Investors have also written to the SEC, calling for a review of which issues may be deemed material to investors. On January 26, a group of investors wrote to SEC acting chair, Allison Herren Lee, requesting the no-action process be revised to allow investors greater latitude to engage with sustainability concerns. Investors expressed concern with the "radical new limitations" placed upon shareholder proposals since the implementation of the no-action process, suggesting the process has evolved into a system that excludes proposals worthy of "priority attention" under the guise of "micromanaging [a] company." (I wrote about no-action relief in greater detail last week here).
Alterations Would Require A New Commission Vote
While the SEC’s recent commitment to a policy review has been praised by investors, which consider such disclosure as essential to improving decision-making, Republican SEC Commissioners Elad Roisman and Hester Peirce have warned any significant alterations "would require a new commission vote."
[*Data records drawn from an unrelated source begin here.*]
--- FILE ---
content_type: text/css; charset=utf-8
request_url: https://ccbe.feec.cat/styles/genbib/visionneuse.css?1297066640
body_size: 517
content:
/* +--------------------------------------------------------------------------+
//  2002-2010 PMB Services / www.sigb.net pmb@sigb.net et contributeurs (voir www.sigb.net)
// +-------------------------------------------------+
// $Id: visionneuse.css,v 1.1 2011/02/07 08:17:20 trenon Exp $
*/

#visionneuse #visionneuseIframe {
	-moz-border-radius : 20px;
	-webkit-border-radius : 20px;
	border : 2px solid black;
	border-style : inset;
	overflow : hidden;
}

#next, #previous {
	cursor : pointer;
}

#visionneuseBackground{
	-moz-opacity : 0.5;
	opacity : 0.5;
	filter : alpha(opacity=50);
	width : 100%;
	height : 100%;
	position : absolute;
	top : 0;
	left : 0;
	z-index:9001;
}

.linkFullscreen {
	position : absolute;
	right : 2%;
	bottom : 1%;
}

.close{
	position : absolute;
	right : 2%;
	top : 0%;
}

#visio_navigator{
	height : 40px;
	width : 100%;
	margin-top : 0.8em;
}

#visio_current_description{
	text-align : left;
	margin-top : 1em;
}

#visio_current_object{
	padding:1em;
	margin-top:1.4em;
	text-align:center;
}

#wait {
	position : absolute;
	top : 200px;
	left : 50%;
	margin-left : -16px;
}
"We assume that the new initiative is simply a continuation of the work the staff has been doing for more than a decade and not a program to assess public filers’ disclosure against any new standards or expectations," Roisman and Peirce’s statement suggests.
Climate risk isn’t the only issue that may be subject to potential revisions going forward. Gary Gensler, President Biden’s pick to chair the SEC, indicated in a nomination hearing before the Senate Banking Committee on March 2 that the regulator may make disclosure of political spending, climate risk, and workforce diversity data mandatory.
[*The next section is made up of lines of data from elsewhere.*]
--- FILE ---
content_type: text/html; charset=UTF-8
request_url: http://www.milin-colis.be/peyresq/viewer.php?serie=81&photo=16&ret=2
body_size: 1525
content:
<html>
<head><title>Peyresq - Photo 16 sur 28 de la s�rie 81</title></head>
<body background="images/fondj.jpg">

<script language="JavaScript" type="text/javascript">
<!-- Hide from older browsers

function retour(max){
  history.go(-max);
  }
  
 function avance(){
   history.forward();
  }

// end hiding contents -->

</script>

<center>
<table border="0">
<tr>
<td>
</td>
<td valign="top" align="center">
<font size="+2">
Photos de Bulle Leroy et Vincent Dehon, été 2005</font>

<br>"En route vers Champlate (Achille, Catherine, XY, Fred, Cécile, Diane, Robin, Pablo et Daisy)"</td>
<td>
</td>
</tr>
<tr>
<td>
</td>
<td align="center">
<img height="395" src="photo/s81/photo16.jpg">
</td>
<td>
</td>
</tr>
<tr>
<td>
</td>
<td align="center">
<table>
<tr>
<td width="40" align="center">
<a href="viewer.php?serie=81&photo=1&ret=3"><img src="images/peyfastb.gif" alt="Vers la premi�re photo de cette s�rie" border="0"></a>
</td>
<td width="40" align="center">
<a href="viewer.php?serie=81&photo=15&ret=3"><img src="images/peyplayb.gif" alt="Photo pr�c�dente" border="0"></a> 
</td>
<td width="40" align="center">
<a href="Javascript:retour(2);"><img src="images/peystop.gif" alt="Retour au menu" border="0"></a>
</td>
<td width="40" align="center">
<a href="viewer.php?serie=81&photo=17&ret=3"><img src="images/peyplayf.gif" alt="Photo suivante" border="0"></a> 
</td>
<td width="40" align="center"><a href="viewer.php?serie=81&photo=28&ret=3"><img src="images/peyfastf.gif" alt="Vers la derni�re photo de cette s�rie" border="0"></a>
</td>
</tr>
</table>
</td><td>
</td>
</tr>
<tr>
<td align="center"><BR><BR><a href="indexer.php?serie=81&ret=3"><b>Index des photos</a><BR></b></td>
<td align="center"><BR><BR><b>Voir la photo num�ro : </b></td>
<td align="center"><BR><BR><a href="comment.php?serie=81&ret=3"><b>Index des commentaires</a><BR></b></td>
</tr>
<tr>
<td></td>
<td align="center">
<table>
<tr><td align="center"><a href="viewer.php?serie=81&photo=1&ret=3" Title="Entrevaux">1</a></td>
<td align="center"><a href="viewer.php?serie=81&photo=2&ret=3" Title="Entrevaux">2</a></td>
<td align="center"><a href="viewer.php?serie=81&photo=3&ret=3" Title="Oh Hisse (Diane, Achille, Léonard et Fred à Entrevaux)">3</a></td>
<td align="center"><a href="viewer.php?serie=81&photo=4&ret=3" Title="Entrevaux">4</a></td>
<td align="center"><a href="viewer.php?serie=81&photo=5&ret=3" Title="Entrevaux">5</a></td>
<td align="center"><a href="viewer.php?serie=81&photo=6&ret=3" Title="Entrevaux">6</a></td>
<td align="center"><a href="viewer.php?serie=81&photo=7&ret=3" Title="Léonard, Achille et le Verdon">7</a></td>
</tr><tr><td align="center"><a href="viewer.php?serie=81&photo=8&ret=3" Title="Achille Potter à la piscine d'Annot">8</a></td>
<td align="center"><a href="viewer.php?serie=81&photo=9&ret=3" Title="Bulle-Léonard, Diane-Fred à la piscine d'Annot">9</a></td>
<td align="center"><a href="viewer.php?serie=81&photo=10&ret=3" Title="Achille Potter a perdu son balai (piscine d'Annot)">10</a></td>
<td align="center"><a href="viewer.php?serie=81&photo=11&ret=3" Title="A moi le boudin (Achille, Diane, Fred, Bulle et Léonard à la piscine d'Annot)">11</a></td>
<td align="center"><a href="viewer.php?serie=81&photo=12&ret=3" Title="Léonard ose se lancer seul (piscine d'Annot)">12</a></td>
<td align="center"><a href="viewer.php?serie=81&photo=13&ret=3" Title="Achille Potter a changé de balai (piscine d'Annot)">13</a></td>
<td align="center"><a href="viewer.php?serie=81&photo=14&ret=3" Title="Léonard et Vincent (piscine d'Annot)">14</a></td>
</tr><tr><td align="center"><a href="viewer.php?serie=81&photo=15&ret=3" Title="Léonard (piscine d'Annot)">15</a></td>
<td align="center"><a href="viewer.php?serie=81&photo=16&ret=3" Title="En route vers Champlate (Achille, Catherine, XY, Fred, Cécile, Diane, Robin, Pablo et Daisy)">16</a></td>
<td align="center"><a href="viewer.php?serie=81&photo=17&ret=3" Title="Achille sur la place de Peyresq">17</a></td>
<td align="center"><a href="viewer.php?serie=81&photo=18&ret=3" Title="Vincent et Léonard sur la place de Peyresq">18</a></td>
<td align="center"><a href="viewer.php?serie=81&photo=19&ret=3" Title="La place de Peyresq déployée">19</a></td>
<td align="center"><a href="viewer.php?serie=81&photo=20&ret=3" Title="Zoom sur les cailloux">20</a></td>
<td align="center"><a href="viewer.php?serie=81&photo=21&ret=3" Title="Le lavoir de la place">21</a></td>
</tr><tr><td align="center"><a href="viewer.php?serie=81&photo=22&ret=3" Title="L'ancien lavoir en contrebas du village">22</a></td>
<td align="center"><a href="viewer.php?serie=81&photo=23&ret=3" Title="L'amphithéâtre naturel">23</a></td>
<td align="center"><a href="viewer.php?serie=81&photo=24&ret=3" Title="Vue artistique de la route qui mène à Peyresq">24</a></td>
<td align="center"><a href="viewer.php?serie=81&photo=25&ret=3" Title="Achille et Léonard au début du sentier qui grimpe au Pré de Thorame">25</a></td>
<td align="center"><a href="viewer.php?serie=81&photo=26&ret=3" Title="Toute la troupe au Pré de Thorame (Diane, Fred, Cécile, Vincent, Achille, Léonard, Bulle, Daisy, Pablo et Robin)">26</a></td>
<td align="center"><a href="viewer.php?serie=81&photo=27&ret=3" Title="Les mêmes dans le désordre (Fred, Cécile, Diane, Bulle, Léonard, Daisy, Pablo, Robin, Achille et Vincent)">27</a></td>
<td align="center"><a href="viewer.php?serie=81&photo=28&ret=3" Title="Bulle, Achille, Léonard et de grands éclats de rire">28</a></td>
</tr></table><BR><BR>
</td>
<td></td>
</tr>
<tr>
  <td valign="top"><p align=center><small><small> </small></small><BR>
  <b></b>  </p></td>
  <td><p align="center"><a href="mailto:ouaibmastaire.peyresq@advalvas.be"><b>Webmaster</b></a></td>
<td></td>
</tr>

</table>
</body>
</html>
Political Spending Disclosures
Gensler noted that shareholder activists have been pushing companies to disclose their political spending for many years, an effort that has gained further urgency in the wake of the January 6 storming of the Capitol building, and the subsequent decision by many companies to pause all political action committee (PAC) contributions.
"It’s about investors making a choice about what’s significant or material," said Gensler in the nomination hearing. Investors "want to see what the companies they own are doing in the political arena. So, if confirmed, it is something that I think the commission should consider, in light of the strong investor interest."
That makes disclosure one significant win for ESG-loving investors. But the commission is also planning to beef up its enforcement processes and may be less concerned about shareholders of individual companies. In a speech to the Council of Institutional Investors’ Spring Conference on March 9, SEC Commissioner Caroline Crenshaw emphasized the "vigorous reinforcement" required by its policies.
"If we are going to confront the novel issues today’s markets present and deter ever more complicated and hard to detect frauds, we must revisit our approach," the statement reads. "First, corporate penalties should be tied to the egregiousness of the actual misconduct – not just the benefit or impact on the shareholders. Second, the commission should not treat the presence or absence of a shareholder or corporate benefit as a threshold issue to imposing a penalty."